● MATERIAL FOR THE TASK

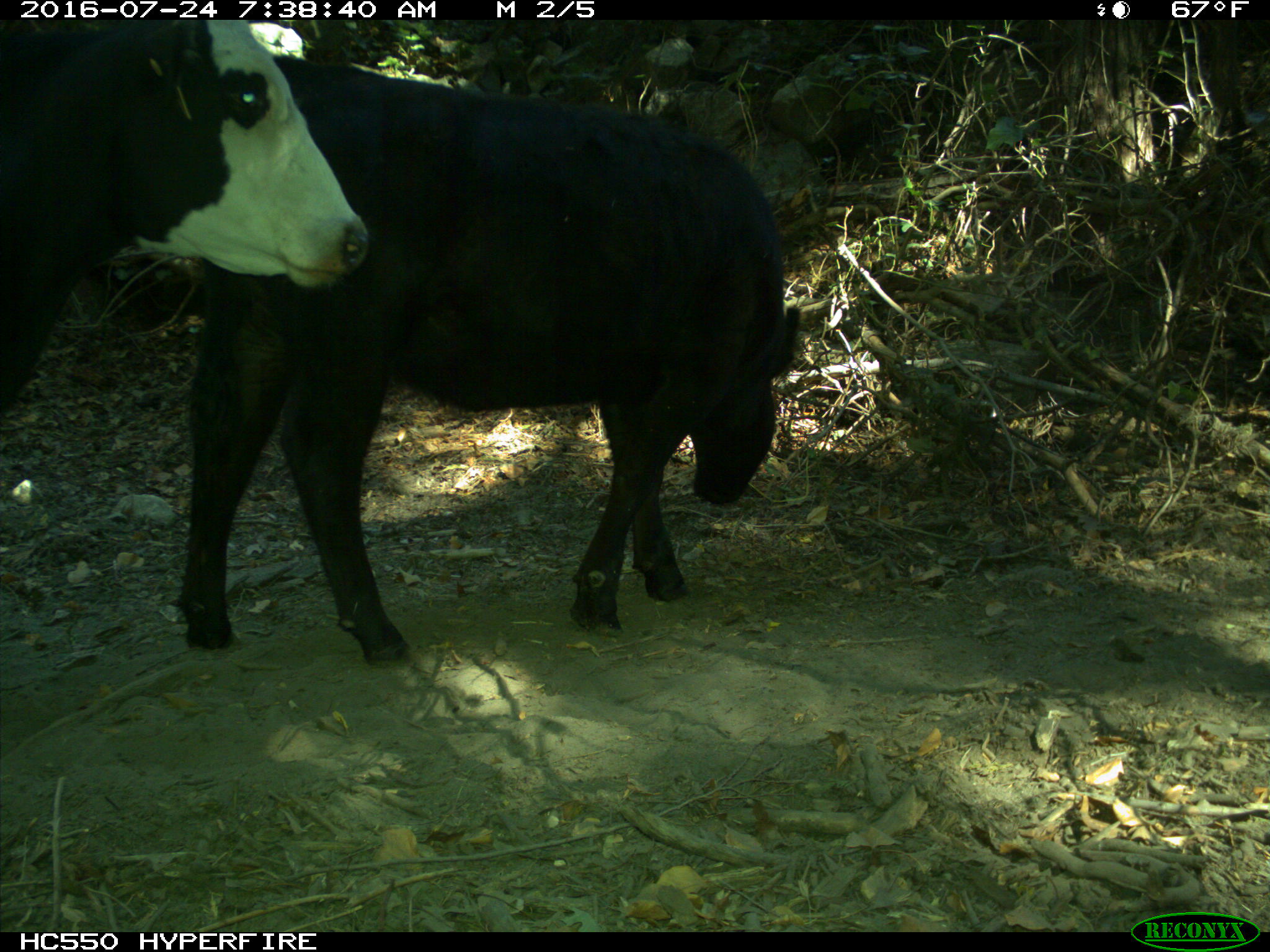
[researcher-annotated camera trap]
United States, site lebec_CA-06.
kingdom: Animalia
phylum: Chordata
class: Mammalia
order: Artiodactyla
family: Bovidae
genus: Bos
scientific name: Bos taurus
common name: domestic cow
Bos taurus (domestic cow).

● EXERCISE INSTRUCTIONS
Give back exactly the lines from the one containing "order: Artiodactyla" through the last line of the records.

● RESPONSE TO THIS TASK
order: Artiodactyla
family: Bovidae
genus: Bos
scientific name: Bos taurus
common name: domestic cow
Bos taurus (domestic cow).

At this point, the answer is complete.